The cerebellum is the part of the brain that is primarily responsible for movement and balance. However, studies reveal that the cerebellum may have certain cognitive and mood functions. The cerebellum responds to estrogens, producing both estradiol and progesterone during development. It is associated with sex-specific conditions in humans.
In the growing cerebellum, estrogen controls the formation of dendrites and is important for the regulation of excitation and inhibition in the brain.
A growing body of research has focused on the neuroactive effects of ovarian steroids on cognition. The particular area of focus was how changes in estradiol and progesterone associated with the menstrual cycle might affect cognitive processes. While some studies found improved linguistics, an area where females typically excel, behavioral results appear to be inconsistent.
Researchers commonly record sex disparities in cognitive ability, for example, men surpassing women in spatial abilities. This substantial sexual dimorphism is likely a result of both biological and environmental variables, with biological analyses focusing on hormone impacts. Brain regions linked to cognitive functions, such as the hippocampus and prefrontal cortex, include androgen receptors, such as those for the sex steroid testosterone.
Sex hormones can exert sexual dimorphism on the body’s response to pain. This effect is via the androgen receptors in the gray matter of the midbrain. In relation to this, studies show that women are more sensitive to pain. This may explain why women have migraines more frequently than males and also why they record less success in getting rid of pain using morphine. Studies on responses to heat by male and female migraine patients also confirm a difference in the way migraine affects the brains of both sexes.
This refers to the mechanisms and strategies that protect the nervous system from injury and chronic degenerative disorders. Researchers have found that estradiol can shield neurons from potential damage by several neurodegenerative conditions, like Alzheimer’s and Parkinson’s. Note that the brain can produce estradiol from cholesterol or from androgens.
On their own, androgens also have some degree of neuroprotective abilities. The brain also appears to have the ability to manufacture androgen dihydrotestosterone from currently unknown precursors without ever needing the testis or ovaries.

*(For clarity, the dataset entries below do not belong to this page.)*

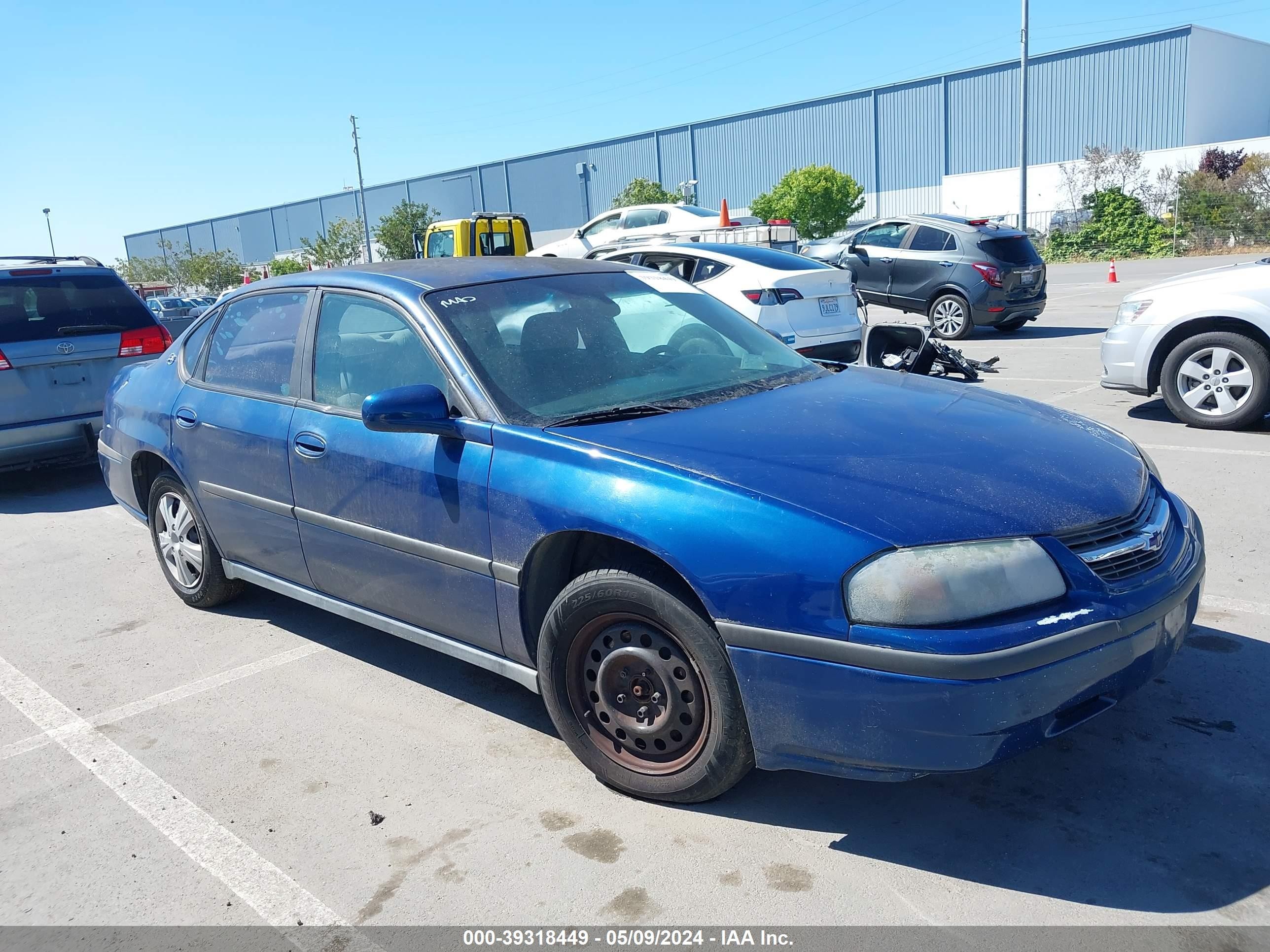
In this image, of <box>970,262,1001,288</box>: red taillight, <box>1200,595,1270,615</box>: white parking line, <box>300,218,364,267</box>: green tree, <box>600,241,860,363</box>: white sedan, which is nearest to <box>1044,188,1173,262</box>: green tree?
<box>970,262,1001,288</box>: red taillight

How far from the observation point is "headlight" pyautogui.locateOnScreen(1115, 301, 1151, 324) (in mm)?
7660

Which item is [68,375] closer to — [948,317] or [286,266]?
[948,317]

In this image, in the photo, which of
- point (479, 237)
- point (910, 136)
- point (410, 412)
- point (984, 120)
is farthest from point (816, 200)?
point (410, 412)

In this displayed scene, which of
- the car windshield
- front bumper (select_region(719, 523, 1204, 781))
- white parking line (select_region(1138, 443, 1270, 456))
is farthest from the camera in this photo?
white parking line (select_region(1138, 443, 1270, 456))

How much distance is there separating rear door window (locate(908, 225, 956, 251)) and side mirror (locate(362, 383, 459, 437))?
1180 centimetres

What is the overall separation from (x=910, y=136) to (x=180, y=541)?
189 ft

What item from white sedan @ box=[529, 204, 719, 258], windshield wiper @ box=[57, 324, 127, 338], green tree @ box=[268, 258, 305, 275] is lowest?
windshield wiper @ box=[57, 324, 127, 338]

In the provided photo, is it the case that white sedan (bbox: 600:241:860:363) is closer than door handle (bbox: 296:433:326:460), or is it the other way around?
door handle (bbox: 296:433:326:460)

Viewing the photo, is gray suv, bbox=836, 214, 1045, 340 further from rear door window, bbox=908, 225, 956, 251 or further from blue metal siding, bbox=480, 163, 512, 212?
blue metal siding, bbox=480, 163, 512, 212

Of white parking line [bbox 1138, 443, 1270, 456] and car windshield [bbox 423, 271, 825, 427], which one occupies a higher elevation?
car windshield [bbox 423, 271, 825, 427]

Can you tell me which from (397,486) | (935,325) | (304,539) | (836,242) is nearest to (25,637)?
(304,539)

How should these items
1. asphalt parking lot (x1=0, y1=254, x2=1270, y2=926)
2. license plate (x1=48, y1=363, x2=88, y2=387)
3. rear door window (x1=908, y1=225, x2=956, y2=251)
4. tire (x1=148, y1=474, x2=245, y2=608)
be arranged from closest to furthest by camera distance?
A: asphalt parking lot (x1=0, y1=254, x2=1270, y2=926), tire (x1=148, y1=474, x2=245, y2=608), license plate (x1=48, y1=363, x2=88, y2=387), rear door window (x1=908, y1=225, x2=956, y2=251)

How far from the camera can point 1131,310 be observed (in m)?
7.75

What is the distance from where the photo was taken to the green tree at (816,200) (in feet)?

It is well known that sex hormones are important for the development of secondary sex characteristics and reproduction in males and females. However, research shows that these hormones are also important in more ways than the reproductive system. There is a relationship between sex hormones and the brain.
These sex hormones result in different sex differences in different parts of the brain, like the hippocampus, prefrontal cortex, and cerebellum. Also, sex differences are observed in processes like pain sensitivity, cognition, empathy, and neuroprotection. While researchers have established these links in animal models, more work is required on humans for better understanding.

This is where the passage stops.